In the absence of a name, the man came to be called Bijon, after the flyover. He gradually accepted medicines, food, hygiene care and counselling and slowly regained his memory. He remembered his real name, Mohammed Asif Iqbal, and that he once lived in his maternal uncle’s home in Rajabazar. A visit to his home revealed Bijon’s melancholic past. He lost his mother at an early age and was abandoned by his father, who left him in his uncle’s home. Uncared for, he befriended some boys who initiated him into hard drugs. This aggravated his mental health distress. He was beaten and berated by neighbours and family members, and once arrested by the police.
When I met him some months later, I found Bijon clean, shaven and calm. He still lived under the flyover as he was unwilling to return home. His memories of the abuse and neglect still haunt him. But he had grown to like and trust his new friends Swapan, Sunil Babu and Kanan Mashi (or aunt, as he called the tea-seller). The afternoon I met him, I found him sitting with them between their stalls. He told me he was waiting for another friend. This friend turned out to be Anirban, a volunteer with Ishwari Sankalpa and an employee at an information technology company nearby who visited him during his lunch break every day. Anirban arrived soon after, with a packed box of biryani he had brought to share with Bijon.
I met another caregiver, 18-year-old Sanjay who sold tea by the pavement in the commercial area of Dhakuria. A middle-aged mentally-ill man roamed his pavement and Sanjay agreed to give him medicines with his tea twice a day. As the man recovered, he refused to return to his home. Sanjay spoke with an acquaintance who hired out cycle-rickshaws and asked him to rent one out to Bapida, as he called his new friend. The rickshaw owner was sceptical. What if he damaged the rickshaw? But the owner came around when Sanjay stood guarantee for Bapida, and mollified him for early damages to the rickshaw. In time, Bapida settled down. He drinks tea with Sanjay, and sleeps on the pavement near his hand-cart at night. I spoke with Sanjay as he poured steaming tea into cups and expertly handed them around to his customers. I asked him why he did what he did. He smiled a little, then only said, “Bhalo lage.” (I like doing this).
I recall Mother Teresa’s words: “Not all of us can do great things. But all of us can do small things with great love.”
Hierarchy of patriotism
Our soldiers love their country. I will not take that away from them. But surely Mohammed Nihal, Sunil and Sanjay love their country no less. I fight against this hierarchy of patriotism that privileges the soldier in an olive green uniform above all others. I can wear a khaki uniform of a policeperson instead, or the white coat of a doctor or a nurse, or the black robe of a lawyer, or the proverbial jhola of the activist, or I can wear no uniform at all. I can be a student who rousingly calls for true equality and azadi for all, I can be a woman who fights violence inside my home and outside it, I can be a man who travels hundreds of kilometres every year in search of back-breaking work so that my children can eat and study, spared the life to which I was condemned. All of these and a million others love their country in their own way. Who can tell them that the only true – or at least the purest – way to love your country is to wear a green uniform and pick up a gun?

▸ **DATASET ENTRIES**:
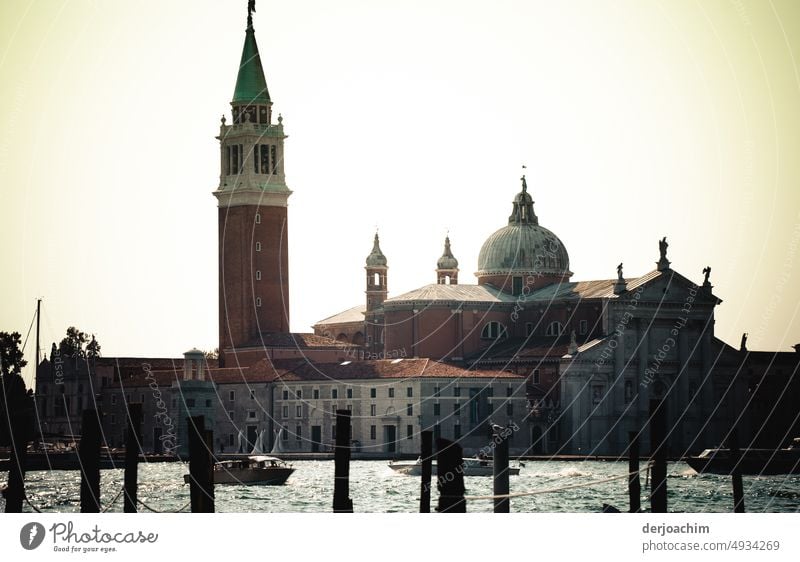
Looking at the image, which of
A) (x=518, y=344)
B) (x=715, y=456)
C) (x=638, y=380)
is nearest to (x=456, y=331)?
(x=518, y=344)

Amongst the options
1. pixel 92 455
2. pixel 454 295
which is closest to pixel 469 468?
pixel 454 295

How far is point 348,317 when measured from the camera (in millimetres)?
89812

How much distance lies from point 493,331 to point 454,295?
6.68ft

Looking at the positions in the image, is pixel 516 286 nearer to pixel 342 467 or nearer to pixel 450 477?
pixel 342 467

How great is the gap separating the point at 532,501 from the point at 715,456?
1322cm

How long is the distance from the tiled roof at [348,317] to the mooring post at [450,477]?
61146 mm

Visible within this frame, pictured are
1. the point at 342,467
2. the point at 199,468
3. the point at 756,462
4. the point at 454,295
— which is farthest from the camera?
the point at 454,295

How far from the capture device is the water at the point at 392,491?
4319 cm

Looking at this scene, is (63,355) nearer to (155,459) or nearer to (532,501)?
(155,459)

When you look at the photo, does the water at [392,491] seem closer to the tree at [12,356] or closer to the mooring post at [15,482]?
the tree at [12,356]

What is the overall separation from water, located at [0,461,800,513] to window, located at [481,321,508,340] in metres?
14.7

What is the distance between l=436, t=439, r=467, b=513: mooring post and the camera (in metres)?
26.6

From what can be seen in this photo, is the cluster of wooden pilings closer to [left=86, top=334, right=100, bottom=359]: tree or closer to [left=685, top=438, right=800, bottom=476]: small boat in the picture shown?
[left=685, top=438, right=800, bottom=476]: small boat

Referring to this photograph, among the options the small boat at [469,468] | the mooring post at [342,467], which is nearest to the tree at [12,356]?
the small boat at [469,468]
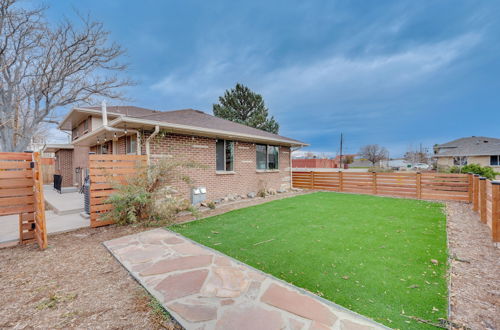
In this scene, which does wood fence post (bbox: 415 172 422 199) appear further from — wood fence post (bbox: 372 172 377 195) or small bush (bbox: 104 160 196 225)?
small bush (bbox: 104 160 196 225)

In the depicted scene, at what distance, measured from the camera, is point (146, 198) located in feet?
17.0

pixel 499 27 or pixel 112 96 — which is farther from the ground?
pixel 499 27

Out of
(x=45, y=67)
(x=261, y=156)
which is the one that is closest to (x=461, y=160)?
(x=261, y=156)

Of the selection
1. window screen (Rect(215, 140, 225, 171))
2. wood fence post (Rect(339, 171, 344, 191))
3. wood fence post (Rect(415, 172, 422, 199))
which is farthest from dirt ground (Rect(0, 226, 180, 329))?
wood fence post (Rect(415, 172, 422, 199))

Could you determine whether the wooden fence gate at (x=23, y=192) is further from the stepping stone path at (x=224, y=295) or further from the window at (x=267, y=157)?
the window at (x=267, y=157)

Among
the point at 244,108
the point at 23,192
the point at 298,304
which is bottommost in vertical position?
the point at 298,304

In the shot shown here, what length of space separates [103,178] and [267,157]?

▸ **WORK TO BE COMPLETED**: In the supplied text, the writer names things they could wear instead of the soldier's olive green uniform. List each one, along with the person it belongs to.

▸ **REPLY TO THE EXERCISE**:
- The khaki uniform of a policeperson
- The white coat of a doctor or a nurse
- The black robe of a lawyer
- The proverbial jhola of the activist